One last bugle of goodbye to the rest of Pern and a sudden laugh from the Rider, gone unheard by those below. Then with a blink, they were gone. That last resounding bugle still echoed through the air. Many of those watching had recognized the two and knew, deep down, they weren't coming back. Others kept watching as if expecting to see them pop back up at any moment. They left after a few minutes feeling disappointed.
Now in the world of Pern if you told someone who had seen the apparition of someone who was known to be long dead...You'd get laughed at or shown to the nearest Mindhealer. But there are those that swear, when they are flying in the skies high above an old Weyr in the desert, they can see a dragon and rider soaring through the clouds. Doesn't sound strange does it? What some won't admit is that they recognize the pair. A much younger version of an old Gold pair that had lived in the Weyr long ago. They appear as if part of the clouds themselves. Fuzzy and almost transparent.
Some say they only appear when someone in the Weyr was about to die. They'd fly alongside them as they were being taken Between as if to comfort them, to guide them.
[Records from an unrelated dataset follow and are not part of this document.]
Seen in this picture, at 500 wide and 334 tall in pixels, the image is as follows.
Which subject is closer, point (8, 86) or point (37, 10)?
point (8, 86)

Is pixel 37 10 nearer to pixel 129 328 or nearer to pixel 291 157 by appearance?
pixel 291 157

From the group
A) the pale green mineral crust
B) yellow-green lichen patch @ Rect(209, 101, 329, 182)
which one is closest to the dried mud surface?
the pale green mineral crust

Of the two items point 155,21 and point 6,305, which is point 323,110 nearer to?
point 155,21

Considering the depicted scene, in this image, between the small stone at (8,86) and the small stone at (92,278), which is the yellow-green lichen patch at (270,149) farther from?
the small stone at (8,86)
This was only if the one dying was going Between willingly without having died first.
No one knows if its true. Some don't even admit to seeing them. The only others that see them are the ones gone Between. Who are they gonna tell? But to many its a comfort to know there just might be someone waiting and watching over them from beyond what is thought to be endless 'nothing'. If the Pernese had a notion of the word and its meaning, they might just call the pair their own 'guardian angel'.